Task instructions:
(a) Retype the passage in the forum thread from "## kvanlaan (Mar" to "If that's possible.", keeping every word and mark the same.
(b) In the forum thread, what does Jim coach?
======== Excerpt ========
# And The Pulpits Are Silent...



## Blueridge Believer (Mar 6, 2008)

Dave Daubenmire -- ...and the Pulpits Are Silent

For among my people are found wicked men: they lay wait, as he that setteth snares; they set a trap, they catch men. As a cage is full of birds, so are their houses full of deceit: therefore they are become great, and waxen rich. They are waxen fat, they shine: yea, they overpass the deeds of the wicked: they judge not the cause, the cause of the fatherless, yet they prosper; and the right of the needy do they not judge. Shall I not visit for these things? saith the LORD: shall not my soul be avenged on such a nation as this? Jeremiah 5:26-31


----------



## Blueridge Believer (Mar 6, 2008)

unChristian

learn how "un-christian" you are.


----------



## Reformed Covenanter (Mar 6, 2008)

Blueridge Baptist said:


> unChristian
> 
> learn how "un-christian" you are.



Rick Warren and Brian Maclaren...enough said


----------



## 2 Tim 4:2 (Mar 11, 2008)

Blueridge Baptist said:


> unChristian
> 
> learn how "un-christian" you are.




Luke 6:22 Blessed are ye, when men shall hate you, and when they shall separate you from their company, and shall reproach you, and cast out your name as evil, for the Son of man's sake. 23 Rejoice ye in that day, and leap for joy: for, behold, your reward is great in heaven: for in the like manner did their fathers unto the prophets.


----------



## CDM (Mar 11, 2008)




----------



## CDM (Mar 11, 2008)

Daniel Ritchie said:


> Blueridge Baptist said:
> 
> 
> > unChristian
> ...





Does anyone know who the two Metrosexuals are?


----------



## kvanlaan (Mar 11, 2008)

Did you go to the full list of contributors? It's like it's a listing of motivational speakers and church gurus (so long as you have terms like 'growth' or 'fastest growing' attached to your congregation). And it seems you have to be somewhat theologically 'hip' for the new age. Like this guy:



> Jim lives in inner-city Washington, D.C., with his wife, Joy Carroll, one of the first women ordained in the Church of England and author of Beneath the Cassock: The Real-life Vicar of Dibley, and their sons, Luke (8) and Jack (3). He is a Little League baseball coach.



Go to the 'tell your story' section and it gets a whole lot weirder. If that's possible.


----------
======== Records provided ========
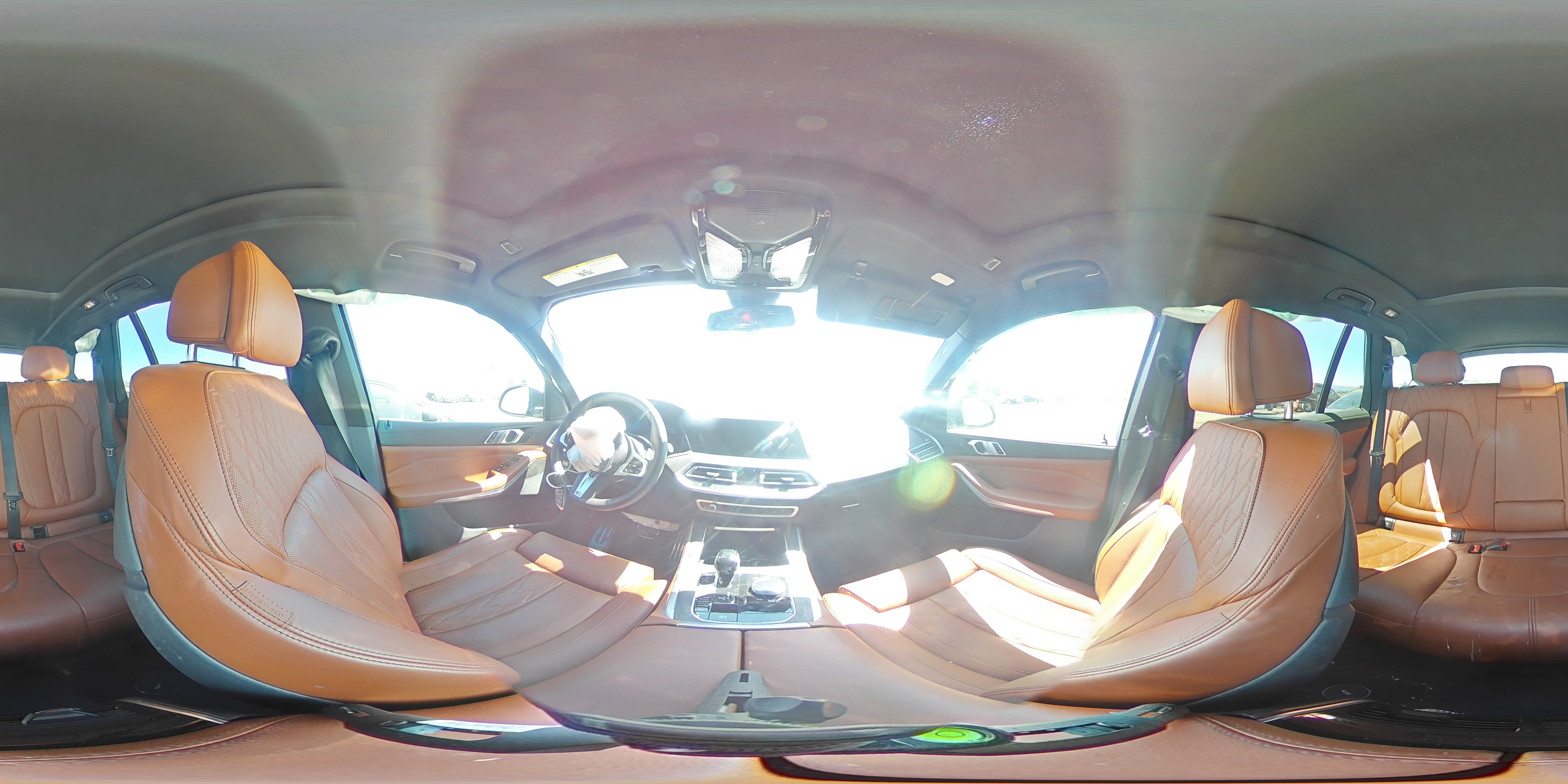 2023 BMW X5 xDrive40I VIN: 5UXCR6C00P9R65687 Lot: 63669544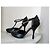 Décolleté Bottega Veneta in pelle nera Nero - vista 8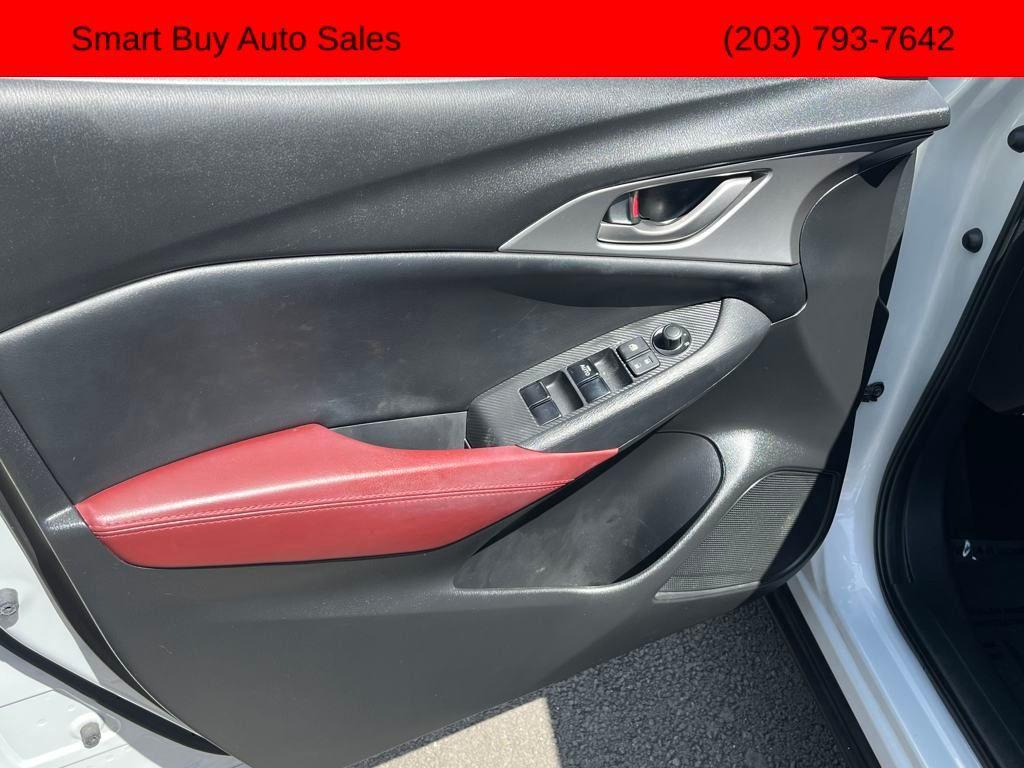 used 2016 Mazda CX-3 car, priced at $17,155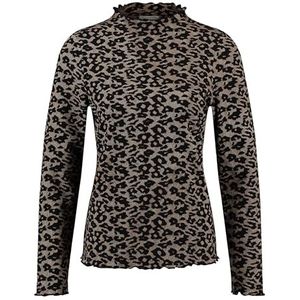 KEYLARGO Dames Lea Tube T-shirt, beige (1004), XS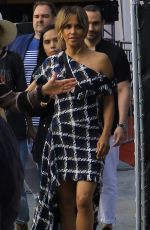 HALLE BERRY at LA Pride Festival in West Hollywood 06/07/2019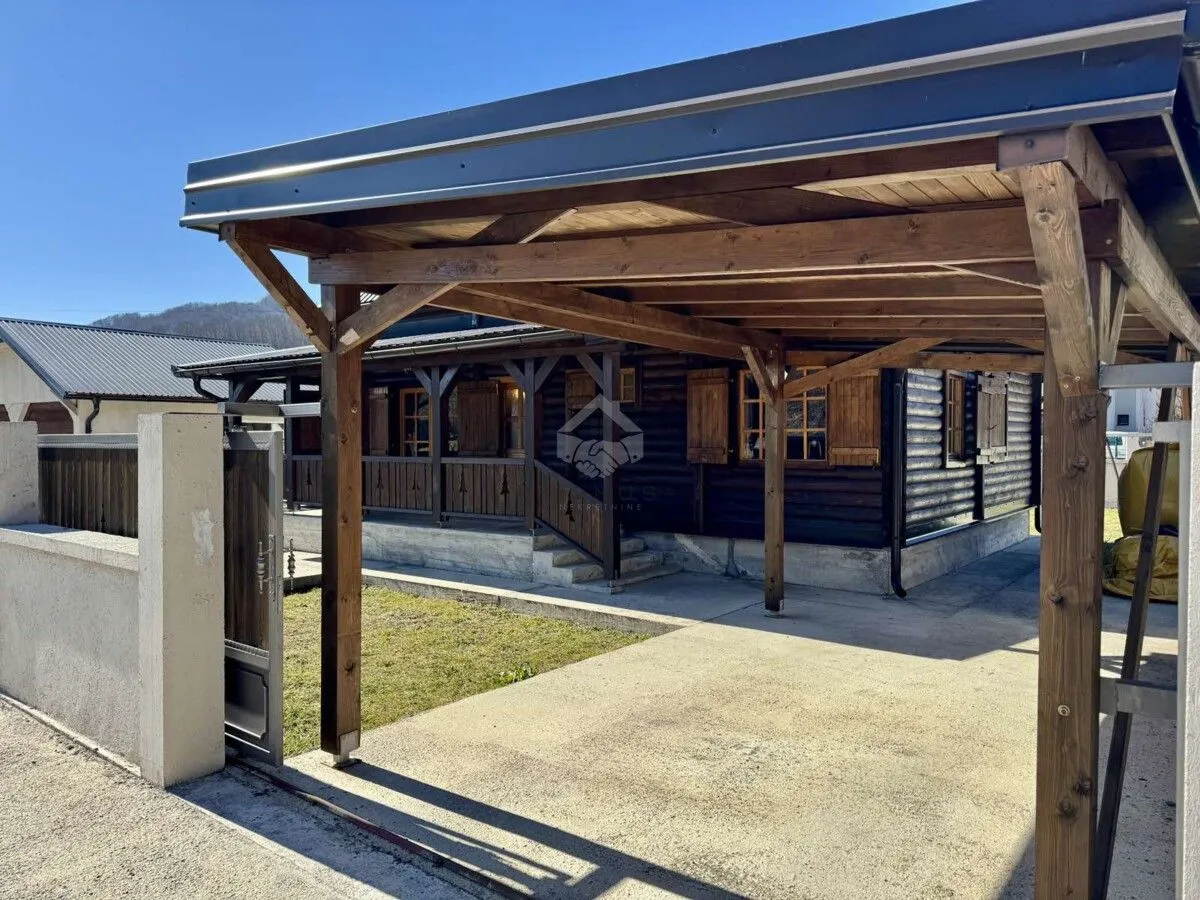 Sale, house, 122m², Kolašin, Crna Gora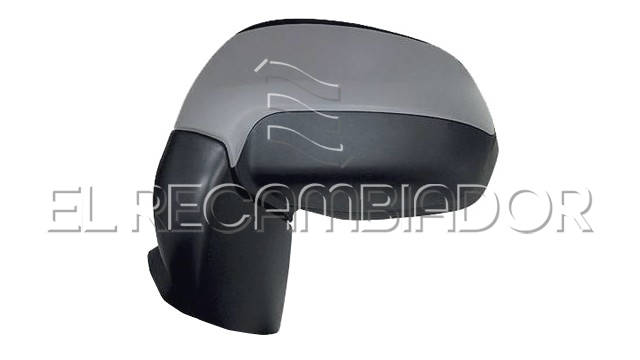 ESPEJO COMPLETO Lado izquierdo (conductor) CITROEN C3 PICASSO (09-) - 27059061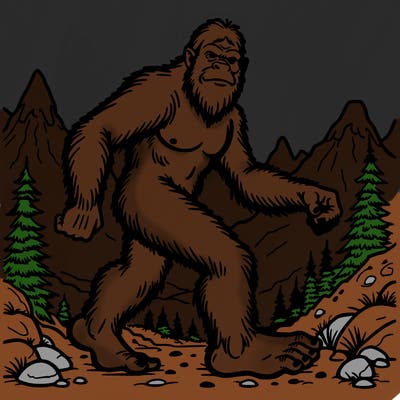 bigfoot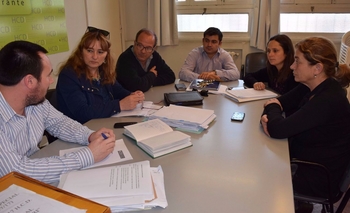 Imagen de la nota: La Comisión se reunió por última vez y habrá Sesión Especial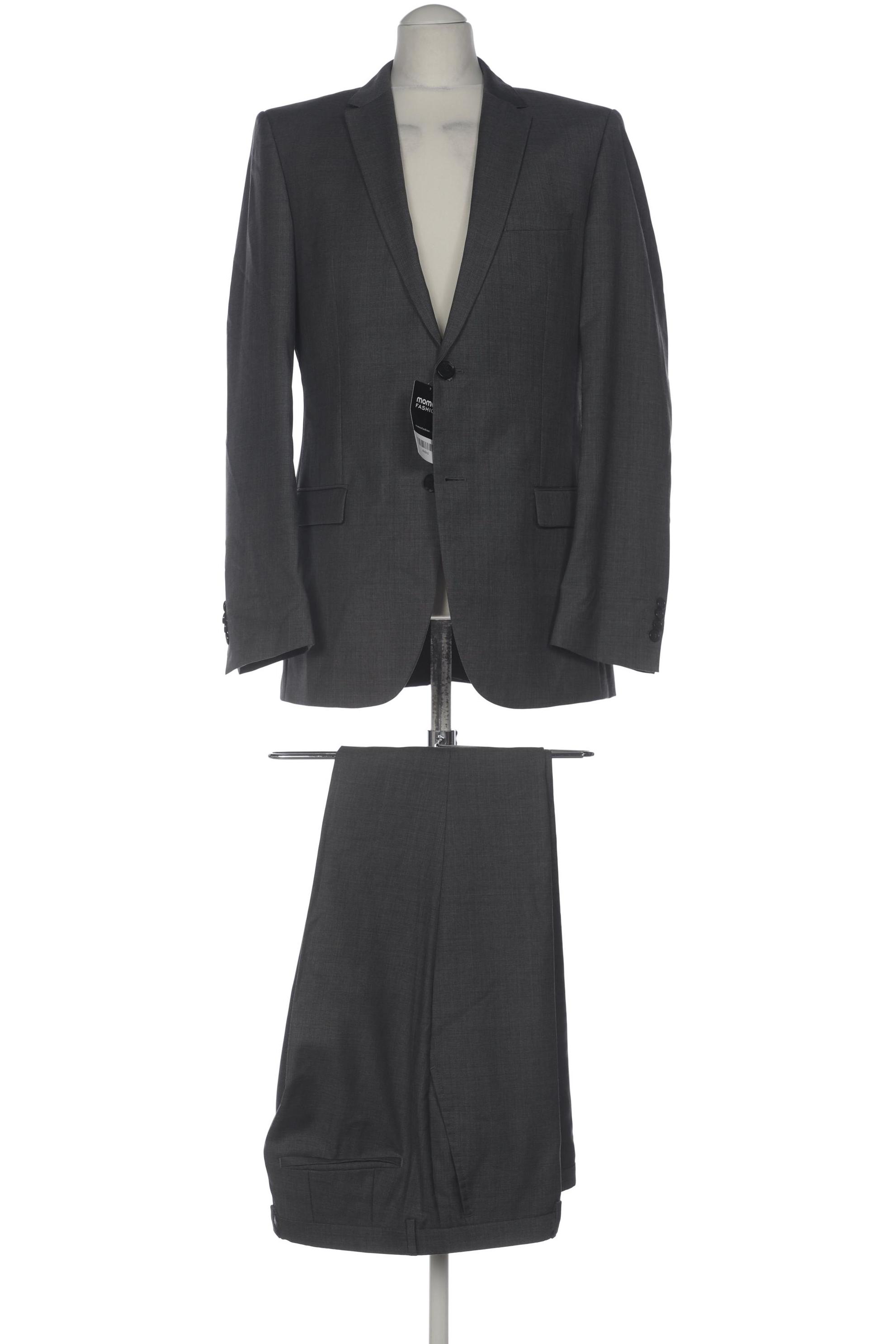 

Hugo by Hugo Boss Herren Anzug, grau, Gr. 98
========
Exercise results:
(a)
## kvanlaan (Mar 11, 2008)

Did you go to the full list of contributors? It's like it's a listing of motivational speakers and church gurus (so long as you have terms like 'growth' or 'fastest growing' attached to your congregation). And it seems you have to be somewhat theologically 'hip' for the new age. Like this guy:



> Jim lives in inner-city Washington, D.C., with his wife, Joy Carroll, one of the first women ordained in the Church of England and author of Beneath the Cassock: The Real-life Vicar of Dibley, and their sons, Luke (8) and Jack (3). He is a Little League baseball coach.



Go to the 'tell your story' section and it gets a whole lot weirder. If that's possible.

(b) Little League baseball.